Sans une propagande pour expliquer et analyser la lutte de classe en cours, les trahisons des réformistes ne bénéficieront pas aux révolutionnaires, mais possiblement aux réactionnaires, et en tous les cas démobiliseront les travailleurs en lutte. Si au contraire les objectifs des communistes ont été clairs depuis le début, la trahison peut être perçue comme un renoncement à aller jusqu'au bout, et l’avant-garde peut se reporter sur eux.

Si le parti abandonne d'emblée toute référence à son objectif propre et se fond dans un parti ou une coalition floue, les conséquences sont encore pires : la responsabilité de toute erreur politique de ce bloc devra être assumée par les communistes également, et la perspective du socialisme n'est alors plus défendue. Croire que les faits peuvent parler d'eux-mêmes et les démonstrations se faire "par la force des choses" est une grave illusion : la lutte de classe doit être consciemment comprise pour être menée à terme et gagnée par le prolétariat.

3 Deux erreurs jumelles[modifier | modifier le wikicode]

Lorsque la dialectique du front unique n'est pas comprise, cela peut conduire à deux erreurs qui sont le miroir l'une de l'autre.

3.1 Gauchisme[modifier | modifier le wikicode]

Une de ces tendances est celle qui oppose arbitrairement le programme maximum (révolutionnaire) et le programme minimum (les luttes pour les besoins immédiats de la classe ouvrière). Ce que l'on appelle le "gauchisme".

* Jeu de données *

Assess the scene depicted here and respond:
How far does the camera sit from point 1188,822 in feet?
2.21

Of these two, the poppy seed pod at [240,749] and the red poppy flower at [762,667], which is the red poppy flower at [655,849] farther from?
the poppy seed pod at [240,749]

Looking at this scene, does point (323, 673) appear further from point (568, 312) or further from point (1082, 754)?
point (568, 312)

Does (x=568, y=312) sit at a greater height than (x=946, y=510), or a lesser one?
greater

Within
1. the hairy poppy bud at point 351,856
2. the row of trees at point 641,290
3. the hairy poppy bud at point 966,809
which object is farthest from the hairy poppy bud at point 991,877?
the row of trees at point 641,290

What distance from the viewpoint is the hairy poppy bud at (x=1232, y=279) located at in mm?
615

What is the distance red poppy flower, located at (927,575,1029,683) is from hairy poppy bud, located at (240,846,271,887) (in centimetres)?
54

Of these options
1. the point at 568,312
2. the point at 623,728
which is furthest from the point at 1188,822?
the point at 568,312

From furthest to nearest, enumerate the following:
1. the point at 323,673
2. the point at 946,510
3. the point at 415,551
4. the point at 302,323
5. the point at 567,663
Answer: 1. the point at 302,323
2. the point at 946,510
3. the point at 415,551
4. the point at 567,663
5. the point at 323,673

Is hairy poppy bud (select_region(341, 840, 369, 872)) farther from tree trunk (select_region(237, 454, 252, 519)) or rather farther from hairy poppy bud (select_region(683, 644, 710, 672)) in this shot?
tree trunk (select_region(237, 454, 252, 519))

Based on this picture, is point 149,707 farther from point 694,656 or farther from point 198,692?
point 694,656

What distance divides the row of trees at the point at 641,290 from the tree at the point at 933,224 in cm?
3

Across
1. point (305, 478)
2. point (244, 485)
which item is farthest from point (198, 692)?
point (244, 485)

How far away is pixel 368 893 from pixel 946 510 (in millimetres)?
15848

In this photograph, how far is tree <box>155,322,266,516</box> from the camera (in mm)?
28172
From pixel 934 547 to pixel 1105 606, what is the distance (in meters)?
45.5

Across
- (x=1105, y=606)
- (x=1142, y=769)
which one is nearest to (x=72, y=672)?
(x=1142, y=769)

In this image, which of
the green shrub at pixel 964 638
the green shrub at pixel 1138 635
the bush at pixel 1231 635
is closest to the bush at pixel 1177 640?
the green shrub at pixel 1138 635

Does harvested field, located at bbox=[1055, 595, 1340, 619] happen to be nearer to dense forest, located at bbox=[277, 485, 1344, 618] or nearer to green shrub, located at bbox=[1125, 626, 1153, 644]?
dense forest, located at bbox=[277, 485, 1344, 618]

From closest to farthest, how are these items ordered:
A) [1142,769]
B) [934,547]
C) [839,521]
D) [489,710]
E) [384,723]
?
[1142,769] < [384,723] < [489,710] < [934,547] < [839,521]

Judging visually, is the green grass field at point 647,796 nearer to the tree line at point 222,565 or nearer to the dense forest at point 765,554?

* Consignes *
1: Répondez à ces questions sur l'extrait consacré au front unique :
(a) Selon l'extrait, qu'advient-il de la perspective du socialisme lorsque le parti se fond dans une coalition floue ?
(b) À quoi peut conduire une mauvaise compréhension de la dialectique du front unique ?
(c) Quel nom porte la tendance qui oppose arbitrairement le programme maximum et le programme minimum ?
2: Donnez la suite de l'extrait sur le front unique, à partir de la fin.
Le matériel n'est pas utile ici.

* Réponses *
1:
(a) Elle n'est alors plus défendue.
(b) Elle peut conduire à deux erreurs qui sont le miroir l'une de l'autre.
(c) Le « gauchisme ».

2:
Pour le gauchiste, le front unique devient un ultimatum dont il ne souhaite que le rejet par les dirigeants réformistes ou centristes, croyant qu’une telle politique va "démasquer" ces derniers aux yeux des masses. Or une telle procédure n’a qu’un caractère purement littéraire. Les dirigeants réformistes ne sont jamais démasqués parce qu’ils refusent de mettre en oeuvre une tactique ou une stratégie révolutionnaire, mais plutôt parce qu’ils refusent de combattre pour les intérêts immédiats des masses.

Cela revient en pratique à un sectarisme, qui refuse le test de la lutte de classe, par crainte d’être tenté par l’opportunisme.

3.2 Opportunisme[modifier | modifier le wikicode]

Exemple inverse : l’opportunisme. Il ne part pas de la plate-forme de lutte, ni même d’une seule revendication découlant des besoins objectifs de la lutte de classe. Non, son point de départ est plutôt son estimation de la conscience actuelle des masses. Pire, les  opportunistes basent souvent leur politique de front unique sur ce que les dirigeants non-révolutionnaires des masses sont supposés être prêts à accepter.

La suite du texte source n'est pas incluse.